TEXT SHOWN:

Member of the Rhode Island Senate from the 12th district
- In office January 7, 2003 – January 3, 2009
- Preceded by: Hanna Gallo
- Succeeded by: Louis DiPalma

Member of the Rhode Island Senate from the 48th district
- In office January 1, 1985 – January 7, 2003
- Succeeded by: District abolished

Personal details
- Born: June 13, 1922 Newton, Massachusetts
- Died: April 8, 2012 (aged 89) Middletown, Rhode Island
- Party: Republican

= June Gibbs =

American politician

June Nesbitt Gibbs (June 13, 1922 – April 8, 2012) was an American politician and Republican National Committee member who served in the Rhode Island Senate for 24 years, from 1985 to 2009. During World War II she was a lieutenant in the WAVES branch of the United States Naval Reserve.

== Early life and education ==
Nesbitt was born in Newton, Massachusetts, the daughter of Samuel Nesbitt and Lulu Glazier Nesbitt. She graduated from Wellesley College in 1943. She earned a master's degree in mathematics at Boston University in 1947.

WRITTEN EXERCISE A: Decide whether each statement agrees with the text on June Gibbs, answering yes or no and quoting the deciding words: (i) She served in the Rhode Island Senate for 24 years. (ii) Hanna Gallo succeeded her in the 12th district. (iii) She earned her master's degree in mathematics at Wellesley College.
WRITTEN EXERCISE B: Pick up the text on June Gibbs after its final sentence and continue it in the same style.

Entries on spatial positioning
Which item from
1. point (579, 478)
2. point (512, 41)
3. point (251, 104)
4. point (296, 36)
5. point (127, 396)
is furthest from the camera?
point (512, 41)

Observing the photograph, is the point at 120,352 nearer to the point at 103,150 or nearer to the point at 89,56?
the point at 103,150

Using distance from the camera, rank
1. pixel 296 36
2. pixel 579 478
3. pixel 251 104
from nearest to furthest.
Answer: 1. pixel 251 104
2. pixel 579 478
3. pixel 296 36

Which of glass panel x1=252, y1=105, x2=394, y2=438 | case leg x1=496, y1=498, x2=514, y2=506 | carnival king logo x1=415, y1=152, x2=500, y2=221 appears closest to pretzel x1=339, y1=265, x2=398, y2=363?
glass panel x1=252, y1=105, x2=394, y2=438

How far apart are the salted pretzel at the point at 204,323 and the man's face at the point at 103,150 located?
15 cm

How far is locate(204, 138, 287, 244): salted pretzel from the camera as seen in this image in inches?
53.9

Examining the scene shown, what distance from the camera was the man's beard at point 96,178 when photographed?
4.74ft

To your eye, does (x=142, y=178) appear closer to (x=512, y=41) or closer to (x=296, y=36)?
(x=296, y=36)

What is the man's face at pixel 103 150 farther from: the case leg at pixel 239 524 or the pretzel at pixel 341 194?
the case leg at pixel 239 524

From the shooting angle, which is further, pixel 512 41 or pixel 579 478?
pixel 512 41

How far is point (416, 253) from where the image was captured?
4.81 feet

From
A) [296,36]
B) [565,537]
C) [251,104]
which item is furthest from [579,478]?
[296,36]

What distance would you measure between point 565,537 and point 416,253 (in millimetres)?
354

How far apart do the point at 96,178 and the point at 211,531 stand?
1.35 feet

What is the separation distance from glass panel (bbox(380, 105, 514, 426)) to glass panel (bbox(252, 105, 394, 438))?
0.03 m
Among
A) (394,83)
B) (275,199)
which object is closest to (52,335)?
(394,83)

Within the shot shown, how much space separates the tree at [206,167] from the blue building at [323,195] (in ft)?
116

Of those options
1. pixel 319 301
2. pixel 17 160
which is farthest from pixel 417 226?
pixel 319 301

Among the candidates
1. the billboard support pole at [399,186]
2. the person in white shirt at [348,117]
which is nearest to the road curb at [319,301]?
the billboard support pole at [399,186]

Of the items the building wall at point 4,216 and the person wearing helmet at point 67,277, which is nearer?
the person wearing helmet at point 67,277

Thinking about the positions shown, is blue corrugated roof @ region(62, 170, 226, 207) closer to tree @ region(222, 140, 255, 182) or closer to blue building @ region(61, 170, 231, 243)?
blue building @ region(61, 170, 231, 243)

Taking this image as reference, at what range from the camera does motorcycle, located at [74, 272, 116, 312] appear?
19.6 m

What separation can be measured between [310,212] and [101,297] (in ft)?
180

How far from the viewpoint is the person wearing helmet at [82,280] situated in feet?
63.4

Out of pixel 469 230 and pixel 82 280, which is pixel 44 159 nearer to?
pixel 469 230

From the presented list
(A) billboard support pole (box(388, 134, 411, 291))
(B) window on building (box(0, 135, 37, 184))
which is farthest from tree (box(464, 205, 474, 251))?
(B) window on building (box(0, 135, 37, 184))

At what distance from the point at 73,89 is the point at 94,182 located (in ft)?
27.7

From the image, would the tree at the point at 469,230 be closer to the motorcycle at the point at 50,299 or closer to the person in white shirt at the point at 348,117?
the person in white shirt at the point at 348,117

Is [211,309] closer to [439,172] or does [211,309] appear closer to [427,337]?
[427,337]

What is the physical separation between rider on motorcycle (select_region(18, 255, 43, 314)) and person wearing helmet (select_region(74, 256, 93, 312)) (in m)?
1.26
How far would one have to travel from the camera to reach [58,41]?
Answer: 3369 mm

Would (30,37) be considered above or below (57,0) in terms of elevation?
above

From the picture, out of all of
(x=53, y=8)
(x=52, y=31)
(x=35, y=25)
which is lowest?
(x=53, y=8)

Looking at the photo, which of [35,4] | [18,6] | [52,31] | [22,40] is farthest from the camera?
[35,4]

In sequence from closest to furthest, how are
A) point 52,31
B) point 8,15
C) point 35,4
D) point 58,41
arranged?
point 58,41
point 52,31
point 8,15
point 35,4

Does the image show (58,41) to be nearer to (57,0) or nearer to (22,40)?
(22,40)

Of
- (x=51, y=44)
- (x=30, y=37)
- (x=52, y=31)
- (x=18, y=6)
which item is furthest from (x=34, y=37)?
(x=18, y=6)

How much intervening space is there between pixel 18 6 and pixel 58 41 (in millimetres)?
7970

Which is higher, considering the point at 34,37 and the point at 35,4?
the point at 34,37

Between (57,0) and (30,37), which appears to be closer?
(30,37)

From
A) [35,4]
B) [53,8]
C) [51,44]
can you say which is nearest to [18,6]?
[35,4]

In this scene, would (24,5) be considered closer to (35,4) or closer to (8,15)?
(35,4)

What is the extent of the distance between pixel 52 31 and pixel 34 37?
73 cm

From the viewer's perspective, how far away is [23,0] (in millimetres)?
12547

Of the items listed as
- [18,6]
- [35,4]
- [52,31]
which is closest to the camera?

EXPECTED ANSWER A:
(i) Yes: "served in the Rhode Island Senate for 24 years, from 1985 to 2009"
(ii) No: "Succeeded by: Louis DiPalma"
(iii) No: "She earned a master's degree in mathematics at Boston University in 1947."

EXPECTED ANSWER B:
== Career ==
During World War II Gibbs worked as a codebreaker for the United States Navy, and held the rank of lieutenant in the WAVES. In the 1950s she was president of the Newport branch of the American Association of University Women (AAUW), and president of the Newport County Council of Church Women.

Gibbs was the first woman elected to the Middletown Town Council, and held a seat on the council from 1974 to 1980, and again from 1982 to 1984. She was honored by the Middletown Republican Women with a reception in 1974. As a Middletown council member, she was active in establishing the Sachuest Point National Wildlife Refuge. "Things can be done better," she explained of her political interests in 1968. "And most of all I want to prove that it's alright for nice people to be in politics."

Gibbs was elected to the Rhode Island Senate in 1984. She was deputy minority leader beginning in 1985, and served in the Senate until 2009. In national politics, she was a Republican National Committee member for twelve years. She was a delegate to the 1968 Republican National Convention in Miami, and was responsible for coordinating housing for the 1976 Republican National Convention, when it was held in Kansas City, Missouri.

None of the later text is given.